**Supplied information:**
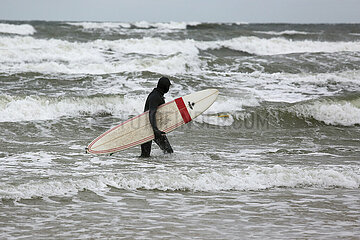 Binz  Deutschland  Mann laeuft mit seinem Surfbrett durch die Wellen der stuermischen Ostsee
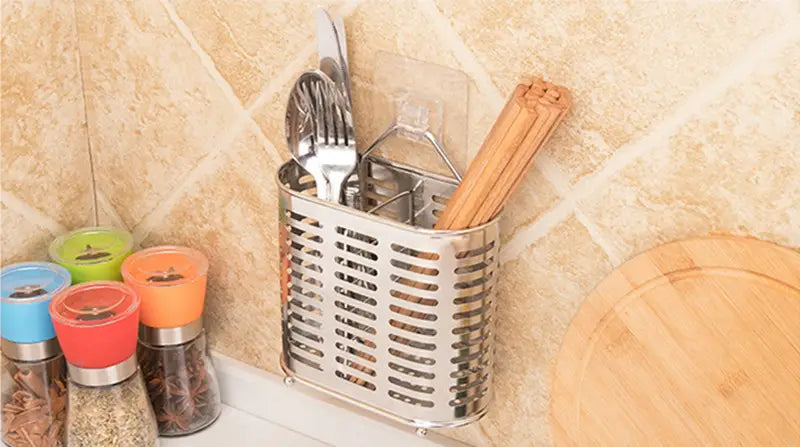 Stainless steel cutlery and utensil storage rack with a perforated wall-mounted design holding forks knives and chopsticks.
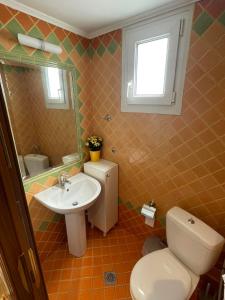a bathroom with a toilet and a sink at Palio Luxury Apartment in Paleo Tsifliki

**Task item:** Return each of the lines exactly as they appear above, with no images.

**Worked solution:**
 Binz  Deutschland  Mann laeuft mit seinem Surfbrett durch die Wellen der stuermischen Ostsee
 Stainless steel cutlery and utensil storage rack with a perforated wall-mounted design holding forks knives and chopsticks.
a bathroom with a toilet and a sink at Palio Luxury Apartment in Paleo Tsifliki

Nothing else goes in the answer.